▶ _THE DATA_
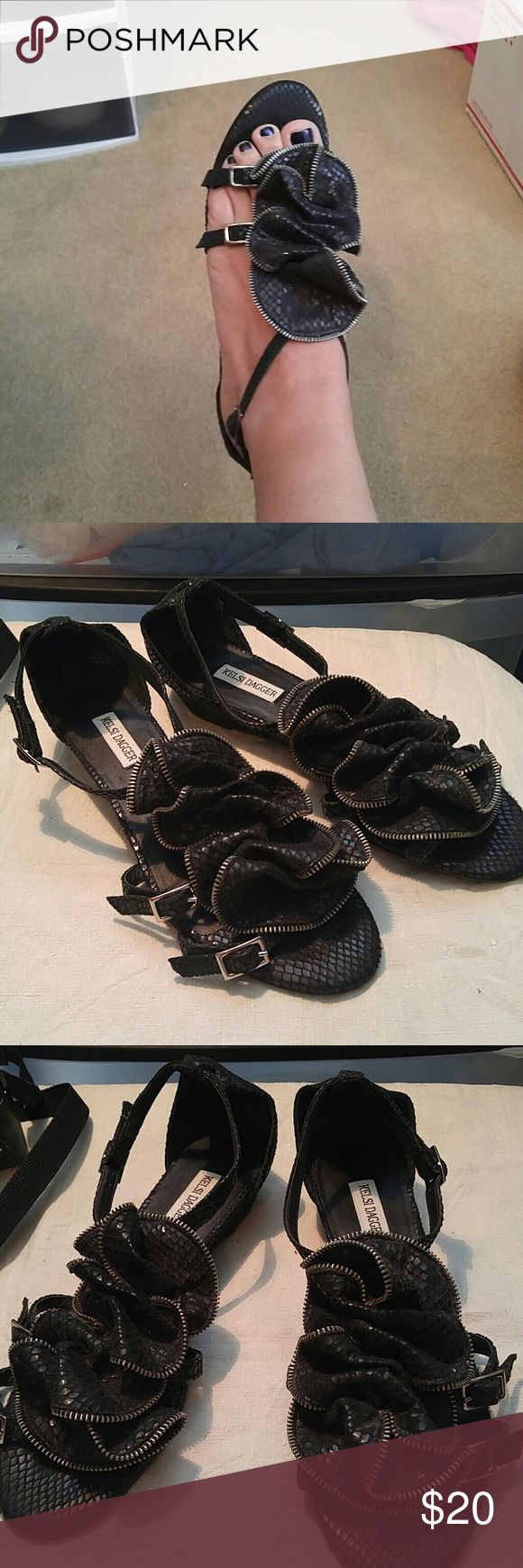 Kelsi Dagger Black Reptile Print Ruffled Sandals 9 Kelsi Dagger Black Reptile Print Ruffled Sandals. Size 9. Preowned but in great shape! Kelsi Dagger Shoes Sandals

...

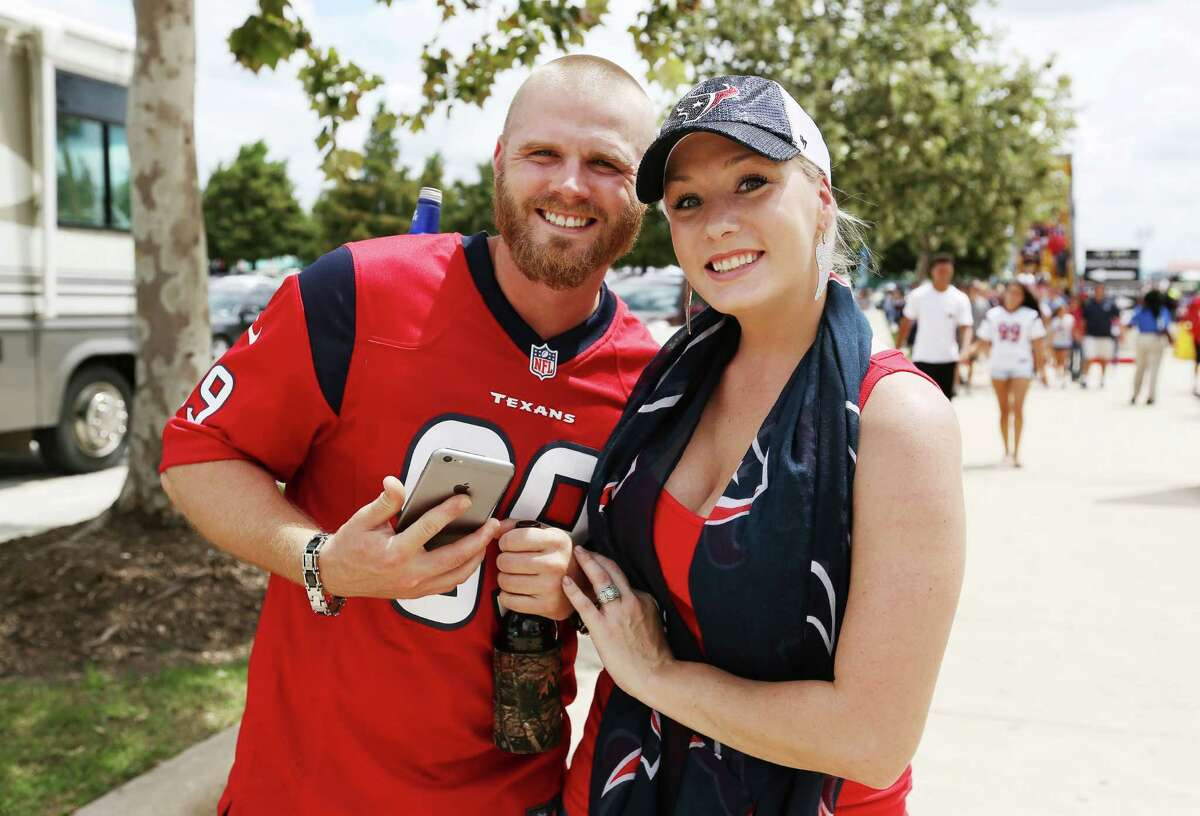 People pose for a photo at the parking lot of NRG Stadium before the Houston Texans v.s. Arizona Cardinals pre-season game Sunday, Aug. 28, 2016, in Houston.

---

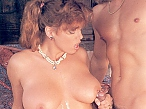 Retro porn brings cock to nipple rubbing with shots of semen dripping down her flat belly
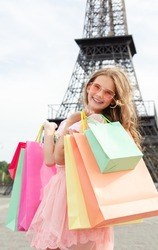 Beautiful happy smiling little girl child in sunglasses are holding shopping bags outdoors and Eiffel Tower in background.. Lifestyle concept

▶ _EXERCISE_
Set the pictures aside and transcribe exactly the stretch of lines above, beginning with the one holding "Retro porn brings" and ending with the one holding "Beautiful happy smiling".

▶ _ANSWER TO THIS PROBLEM_
 Retro porn brings cock to nipple rubbing with shots of semen dripping down her flat belly
 Beautiful happy smiling little girl child in sunglasses are holding shopping bags outdoors and Eiffel Tower in background.. Lifestyle concept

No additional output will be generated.